This dish came out ah-maze-ing! I didn’t take pictures during the process, but it was easy enough so I’m sharing the recipe. Next time I make it, I’ll take some extra photos and visually talk you through the process. 🙂
Eating seafood with lunch and dinner can really boost the body’s ability to lose fat in most body types. Incorporating it in your afternoon snack can add even higher and faster weight loss. As long as your aren’t eating it fried in flour, bread crumbs and too much grease, of course. The natural omegas and fats in most sea food provide our bodies with super healthy nutrients that sustain us throughout the day. Believe it or not, it still isn’t enough even if you ate fish six times a day. That’s where liquid fish oil comes in. I know you’ve seen me advocating it a lot on here, and I do that because it is scientifically proven to help shed off the extra lbs.
I eat fish a lot—a ton of it is salmon—and I’m always experimenting in the kitchen with ways to keep it healthy but without losing good flavor. Even if you’re a picky eater, I really think you’ll like this recipe. It’s fast, easy, and delicious!
The below recipe is one serving. Feel free to double it for two, triple it for three, etc.
What you need:
— Fresh Salmon Filet – 5-6oz for ladies, and 10-12oz for guys
(Cut fish in half—I do one side a little bigger for my hubs—and place in zip loc. Squeeze one whole lemon in a cup and wisk the following with a fork: 1/2 TSP your fave low sugar hot sauce, 1/2 TSP Avocado or Extra Virgin Olive oil, 1/4 TSP garlic powder, 1/4 TSP Pepper, and a dash of salt. Pour into ziploc with the salmon and set aside.)
— 1/4 cup of Chick Peas. I prefer to get them dry and soak them in water overnight, but canned is ok. Be sure to drain and rinse really well if using canned.
— 1/4 Green Zucchini – Cut in 1/2 inch quarter chunks
— 1-2 TBSP Sweet Vidalia Onion – roughly chopped
— 1/2 cup Kale – de-stemmed and roughly chopped
— 1-2 TBSP Red Bell Pepper – chopped
— 1 TBSP Fresh Made Guacamole (for garnish)
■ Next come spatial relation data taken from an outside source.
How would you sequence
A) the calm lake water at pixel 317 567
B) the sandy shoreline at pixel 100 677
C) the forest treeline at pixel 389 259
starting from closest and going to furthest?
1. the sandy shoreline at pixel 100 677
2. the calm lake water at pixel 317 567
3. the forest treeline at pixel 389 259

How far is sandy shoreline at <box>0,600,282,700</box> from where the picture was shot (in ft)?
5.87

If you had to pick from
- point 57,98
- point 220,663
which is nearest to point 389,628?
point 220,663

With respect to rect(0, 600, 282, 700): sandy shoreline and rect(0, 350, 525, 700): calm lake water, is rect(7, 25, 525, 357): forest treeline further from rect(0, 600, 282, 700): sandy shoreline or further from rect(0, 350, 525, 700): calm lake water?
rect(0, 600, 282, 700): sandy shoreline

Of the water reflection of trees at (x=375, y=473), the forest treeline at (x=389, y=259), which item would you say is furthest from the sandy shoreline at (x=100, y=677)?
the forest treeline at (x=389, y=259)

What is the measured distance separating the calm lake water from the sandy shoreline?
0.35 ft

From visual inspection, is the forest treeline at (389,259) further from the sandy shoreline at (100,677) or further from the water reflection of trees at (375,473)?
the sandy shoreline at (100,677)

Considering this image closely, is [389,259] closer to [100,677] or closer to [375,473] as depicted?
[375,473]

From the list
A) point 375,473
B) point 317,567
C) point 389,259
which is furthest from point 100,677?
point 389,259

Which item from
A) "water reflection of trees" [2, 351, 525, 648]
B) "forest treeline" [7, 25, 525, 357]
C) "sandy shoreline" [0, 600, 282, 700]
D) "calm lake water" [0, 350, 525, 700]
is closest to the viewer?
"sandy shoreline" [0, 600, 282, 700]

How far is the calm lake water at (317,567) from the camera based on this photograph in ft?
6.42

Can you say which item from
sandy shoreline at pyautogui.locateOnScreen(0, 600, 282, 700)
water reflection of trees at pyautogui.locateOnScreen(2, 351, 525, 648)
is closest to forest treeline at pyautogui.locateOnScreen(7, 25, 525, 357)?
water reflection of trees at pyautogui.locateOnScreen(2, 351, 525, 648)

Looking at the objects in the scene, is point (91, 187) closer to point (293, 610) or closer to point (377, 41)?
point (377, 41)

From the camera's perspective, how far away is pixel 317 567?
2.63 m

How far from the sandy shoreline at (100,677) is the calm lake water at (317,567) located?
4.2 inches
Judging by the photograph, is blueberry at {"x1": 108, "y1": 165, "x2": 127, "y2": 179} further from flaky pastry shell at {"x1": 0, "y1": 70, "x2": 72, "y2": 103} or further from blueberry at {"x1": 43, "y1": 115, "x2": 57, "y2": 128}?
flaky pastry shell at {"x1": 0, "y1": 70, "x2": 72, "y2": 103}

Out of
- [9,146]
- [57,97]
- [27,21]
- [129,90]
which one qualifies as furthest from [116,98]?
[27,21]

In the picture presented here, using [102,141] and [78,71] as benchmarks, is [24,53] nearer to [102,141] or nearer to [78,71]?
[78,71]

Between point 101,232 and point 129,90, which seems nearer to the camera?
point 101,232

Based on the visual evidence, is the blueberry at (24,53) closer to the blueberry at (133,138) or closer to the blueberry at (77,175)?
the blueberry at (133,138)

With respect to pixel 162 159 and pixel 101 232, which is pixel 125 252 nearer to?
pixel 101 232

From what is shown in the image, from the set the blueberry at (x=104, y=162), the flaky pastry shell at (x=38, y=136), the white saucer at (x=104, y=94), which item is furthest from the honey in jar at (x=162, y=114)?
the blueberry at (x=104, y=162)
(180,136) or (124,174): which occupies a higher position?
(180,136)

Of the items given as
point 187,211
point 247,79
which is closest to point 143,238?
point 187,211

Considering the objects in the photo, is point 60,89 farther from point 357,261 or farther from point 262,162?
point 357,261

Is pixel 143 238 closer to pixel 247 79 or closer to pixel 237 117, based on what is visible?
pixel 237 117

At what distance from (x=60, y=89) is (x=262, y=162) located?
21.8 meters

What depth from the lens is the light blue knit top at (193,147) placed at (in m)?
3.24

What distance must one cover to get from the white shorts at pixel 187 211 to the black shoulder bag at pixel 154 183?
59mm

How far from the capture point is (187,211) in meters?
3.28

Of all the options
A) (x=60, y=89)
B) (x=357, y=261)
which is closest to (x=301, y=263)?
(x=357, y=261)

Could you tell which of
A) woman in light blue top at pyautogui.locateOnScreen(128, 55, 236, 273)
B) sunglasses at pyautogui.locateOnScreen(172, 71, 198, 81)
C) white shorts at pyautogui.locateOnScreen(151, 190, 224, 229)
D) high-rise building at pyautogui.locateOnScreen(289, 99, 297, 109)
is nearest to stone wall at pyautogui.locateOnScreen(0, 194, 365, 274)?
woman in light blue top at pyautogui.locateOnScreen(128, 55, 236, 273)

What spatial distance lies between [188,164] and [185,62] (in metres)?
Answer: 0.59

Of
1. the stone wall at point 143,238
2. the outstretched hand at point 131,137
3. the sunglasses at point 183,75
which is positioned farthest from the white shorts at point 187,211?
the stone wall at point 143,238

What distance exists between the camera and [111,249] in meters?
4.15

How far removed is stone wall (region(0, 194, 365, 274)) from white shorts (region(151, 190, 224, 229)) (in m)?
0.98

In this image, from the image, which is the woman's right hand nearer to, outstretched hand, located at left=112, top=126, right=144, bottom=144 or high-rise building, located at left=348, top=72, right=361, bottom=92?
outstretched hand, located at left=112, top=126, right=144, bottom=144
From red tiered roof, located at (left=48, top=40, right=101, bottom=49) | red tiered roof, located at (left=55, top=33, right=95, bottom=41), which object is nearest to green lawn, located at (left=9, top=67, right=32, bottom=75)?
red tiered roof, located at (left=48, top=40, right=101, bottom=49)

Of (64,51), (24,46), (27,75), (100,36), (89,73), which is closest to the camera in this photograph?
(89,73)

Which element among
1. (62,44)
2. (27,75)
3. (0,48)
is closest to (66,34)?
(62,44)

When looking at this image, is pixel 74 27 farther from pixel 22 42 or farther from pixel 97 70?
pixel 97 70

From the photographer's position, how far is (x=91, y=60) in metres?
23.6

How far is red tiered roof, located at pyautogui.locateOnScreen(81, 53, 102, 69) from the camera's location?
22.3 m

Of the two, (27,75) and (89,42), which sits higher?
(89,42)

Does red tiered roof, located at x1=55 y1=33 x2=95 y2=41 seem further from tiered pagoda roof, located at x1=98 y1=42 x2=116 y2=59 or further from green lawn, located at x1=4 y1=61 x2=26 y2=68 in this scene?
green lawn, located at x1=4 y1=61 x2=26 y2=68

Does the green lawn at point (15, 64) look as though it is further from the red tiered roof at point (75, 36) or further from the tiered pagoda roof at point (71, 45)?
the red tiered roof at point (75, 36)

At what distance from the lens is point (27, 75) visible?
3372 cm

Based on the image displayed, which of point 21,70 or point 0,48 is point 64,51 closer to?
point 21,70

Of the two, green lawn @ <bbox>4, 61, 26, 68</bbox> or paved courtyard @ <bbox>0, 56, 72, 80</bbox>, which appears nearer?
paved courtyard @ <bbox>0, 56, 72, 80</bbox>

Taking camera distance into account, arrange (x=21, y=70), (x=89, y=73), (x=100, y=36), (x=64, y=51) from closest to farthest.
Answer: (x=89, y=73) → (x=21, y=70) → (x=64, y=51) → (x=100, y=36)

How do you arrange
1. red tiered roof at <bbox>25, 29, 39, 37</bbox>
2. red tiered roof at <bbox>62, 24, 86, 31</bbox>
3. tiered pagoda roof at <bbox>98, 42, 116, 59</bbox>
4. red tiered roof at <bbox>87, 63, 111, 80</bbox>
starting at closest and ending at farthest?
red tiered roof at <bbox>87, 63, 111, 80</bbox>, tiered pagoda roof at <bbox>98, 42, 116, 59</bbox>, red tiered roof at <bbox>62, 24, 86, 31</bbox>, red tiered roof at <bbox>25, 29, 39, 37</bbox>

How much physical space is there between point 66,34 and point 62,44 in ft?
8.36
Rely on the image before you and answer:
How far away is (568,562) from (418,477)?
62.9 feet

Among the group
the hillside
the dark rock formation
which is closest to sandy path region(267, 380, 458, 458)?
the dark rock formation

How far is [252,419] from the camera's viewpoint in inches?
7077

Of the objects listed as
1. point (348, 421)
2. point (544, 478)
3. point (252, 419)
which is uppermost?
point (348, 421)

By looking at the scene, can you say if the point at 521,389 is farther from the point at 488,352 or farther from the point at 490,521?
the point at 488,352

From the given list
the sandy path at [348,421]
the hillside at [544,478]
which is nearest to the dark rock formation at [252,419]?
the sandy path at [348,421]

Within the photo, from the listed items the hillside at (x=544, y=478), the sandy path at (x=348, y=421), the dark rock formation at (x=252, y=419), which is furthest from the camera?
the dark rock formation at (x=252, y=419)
Place all prepared veggies—including chick peas—in a medium-sized mixing bowl. Season with 2 TBSP Acai Red Wine Vinegar, juice of 1/2 Lemon, 1/2 TBSP Avocado oil or Extra Virgin Olive oil, a dash of sea salt and pepper. Lightly toss and set aside.
Let’s get cooking:
Heat 2 Skillets over medium heat. If you have a cast-iron skillet, use it for the salmon. Turn the heat on that one up to med-high. Once heated (a few minutes), coat the bottom of pan with either EV Olive oil or Avocado oil (about 1/2-1 TBSP), then place the fillet(s) in skin-side-down. It should begin searing immediately. Let cook for about a minute and then add succotash mixture to its pan. Let both cook for about 6-7 minutes. Now turn the heat on the salmon down to medium and carefully using a spatula, flip it over. Stir the succotash (or give the pan a good couple shakes to toss the veggies up). Let cook for another 5 minutes or so. Since I liked my salmon cooked through, I like to give it one last flip back onto the skin side and one more toss to the succotash.
Get your plate ready and spoon the veggies onto one side. Then scoop the salmon and set it next the the succotash. Get a TBSP of pre-made fresh guacamole and dab it on top of the fish in the center. If you need a small lemon wedge, you can also set that on the plate to squeeze before eating.